*PROBLEMS*.
(1) In the PEP cluster post, what SQL statement puts the database into backup mode?
(2) Condense the paragraph of the PEP cluster post that begins "PEP cluster has a small problem" into a short bulleted list that keeps its main facts.
(3) Resume the PEP cluster post, picking up after its final sentence.

*PASSAGE GIVEN*.
I am trying to create PostgreSQL - Etcd - Patroni(PEP) cluster. There are lots of examples on the internet and I have created one and it runs perfect. Yet, this architecture should comply with my company' s backup solution which is NetApp. We are putting the database into backup mode with "SELECT pg_start_backup('test_backup', true);" and then copy all the data files to backup directory.
PEP cluster has a small problem with this solution. Taking backup is running fine, but restoration point is not that much good. In order to restore the leader of the PEP cluster I need stop the database and then move the backup files to the data directory and finally start the restoration. At this point Patroni says the restoration node is a new cluster. Here is the error:
raise PatroniFatalException('Failed to bootstrap cluster')
patroni.exceptions.PatroniFatalException: 'Failed to bootstrap cluster'
2022-04-11 12:49:29,930 INFO: No PostgreSQL configuration items changed, nothing to reload.
2022-04-11 12:49:29,942 INFO: Lock owner: None; I am pgsql_node1
2022-04-11 12:49:29,962 INFO: trying to bootstrap a new cluster
The files belonging to this database system will be owned by user "postgres".
Also, when I check the patroni cluster status I saw this:
root@4cddca032454:/data/backup# patronictl -c /etc/patroni/config.yml list
+ Cluster: pgsql (7085327534197401486) --------+----+-----------+
| Member | Host | Role | State | TL | Lag in MB |
+-------------+------------+---------+---------+----+-----------+
| pgsql_node1 | 172.17.0.6 | Replica | stopped | | unknown |
| pgsql_node2 | 172.17.0.7 | Replica | running | 11 | 0 |
| pgsql_node3 | 172.17.0.8 | Replica | running | 11 | 0 |
+-------------+------------+---------+---------+----+-----------+
At this point I have a PEP cluster without a leader. So, how can I solve this issue?
(Note: The restoration node attempted to join right cluster because, before starting the restoration I check cluster status and got this result:
root@4cddca032454:/data/backup# patronictl -c /etc/patroni/config.yml list
+ Cluster: pgsql (7085327534197401486) --------+----+-----------+
| Member | Host | Role | State | TL | Lag in MB |
+-------------+------------+---------+---------+----+-----------+
| pgsql_node2 | 172.17.0.7 | Replica | running | 11 | 0 |
| pgsql_node3 | 172.17.0.8 | Replica | running | 11 | 0 |
+-------------+------------+---------+---------+----+-----------+
pgsql_node1 is not there.
)
As explained here, "https://patroni.readthedocs.io/en/latest/existing_data.html#existing-data" I can create a new cluster after restoration but my priority saving the cluster. Or do I think wrong, all this steps are same with the converting a standalone PostgreSQL database to PEP cluster?

(Stored items)
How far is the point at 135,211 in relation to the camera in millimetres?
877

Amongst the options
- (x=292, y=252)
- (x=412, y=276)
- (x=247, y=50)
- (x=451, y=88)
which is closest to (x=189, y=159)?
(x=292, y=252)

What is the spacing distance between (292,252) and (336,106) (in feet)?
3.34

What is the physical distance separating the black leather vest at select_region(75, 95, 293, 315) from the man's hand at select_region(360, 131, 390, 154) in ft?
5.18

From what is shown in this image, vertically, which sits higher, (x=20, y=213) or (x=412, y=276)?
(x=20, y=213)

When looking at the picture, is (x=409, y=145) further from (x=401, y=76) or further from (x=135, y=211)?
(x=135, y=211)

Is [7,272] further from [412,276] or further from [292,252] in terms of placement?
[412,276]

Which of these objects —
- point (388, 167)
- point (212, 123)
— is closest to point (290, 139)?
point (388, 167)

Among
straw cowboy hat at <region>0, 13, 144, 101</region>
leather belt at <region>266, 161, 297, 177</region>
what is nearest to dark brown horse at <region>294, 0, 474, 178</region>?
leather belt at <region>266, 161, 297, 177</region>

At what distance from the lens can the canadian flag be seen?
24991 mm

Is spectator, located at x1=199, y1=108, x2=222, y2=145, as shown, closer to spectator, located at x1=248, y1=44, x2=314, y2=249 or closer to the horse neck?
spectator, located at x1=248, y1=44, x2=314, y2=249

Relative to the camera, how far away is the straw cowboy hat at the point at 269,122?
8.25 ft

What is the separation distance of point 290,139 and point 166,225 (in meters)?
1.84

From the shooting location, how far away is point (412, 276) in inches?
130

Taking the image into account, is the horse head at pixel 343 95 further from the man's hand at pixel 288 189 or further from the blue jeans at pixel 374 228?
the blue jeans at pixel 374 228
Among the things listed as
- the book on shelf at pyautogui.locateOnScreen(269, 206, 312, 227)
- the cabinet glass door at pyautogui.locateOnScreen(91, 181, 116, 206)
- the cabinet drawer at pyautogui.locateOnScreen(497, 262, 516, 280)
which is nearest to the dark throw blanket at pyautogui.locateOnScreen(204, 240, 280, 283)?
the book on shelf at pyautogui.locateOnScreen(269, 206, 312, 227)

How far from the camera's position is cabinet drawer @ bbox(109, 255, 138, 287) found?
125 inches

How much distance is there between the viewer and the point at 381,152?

*RESPONSES FOR EACH TASK*.
(1) SELECT pg_start_backup('test_backup', true);

(2)
- The PEP cluster has a problem with the NetApp backup approach.
- Taking backups works well, but restoring does not.
- Restoring the leader requires stopping the database, moving the backup files into the data directory, and then starting the restoration.
- Patroni then treats the restored node as a new cluster and reports an error.

(3)
Please let me know if you need any data or something is not clear.
Here is my leader node patroni config file:
scope: "cluster"
namespace: "/cluster/"
name: 8d454a228d251
restapi:
listen: 172.17.0.2:8008
connect_address: 172.17.0.2:8008
etcd:
host: 172.17.0.2:2379
dcs:
ttl: 30
loop_wait: 10
retry_timeout: 10
maximum_lag_on_failover: 1048576
check_timeline: true
postgresql:
use_pg_rewind: true
remove_data_directory_on_rewind_failure: true
remove_data_directory_on_diverged_timelines: true
use_slots: true
postgresql:
listen: 0.0.0.0:5433
connect_address: 172.17.0.2:5432
use_unix_socket: true
data_dir: /data/postgresql/
bin_dir: /usr/lib/postgresql/14/bin
config_dir: /etc/postgresql/14/main
authentication:
replication:
username: "patroni_replication"
password: "123123"
superuser:
username: "patroni_superuser"
password: "123123"
parameters:
unix_socket_directories: '/var/run/postgresql/'
logging_collector: 'on'
log_directory: '/var/log/postgresql'
log_filename: 'postgresql-14-8d454a228d25.log'
restore_command: 'cp /data/backup/%f %p'
recovery_target_timeline: 'latest'
promote_trigger_file: '/tmp/promote'
Thanks!
If I understand well you want to restore the primary server (leader) restoring the data directory with a new set of backup files.
After doing the restore in data directory of leader you need to recreate the patroni cluster (remove the keys in DCS) with patronictl remove option.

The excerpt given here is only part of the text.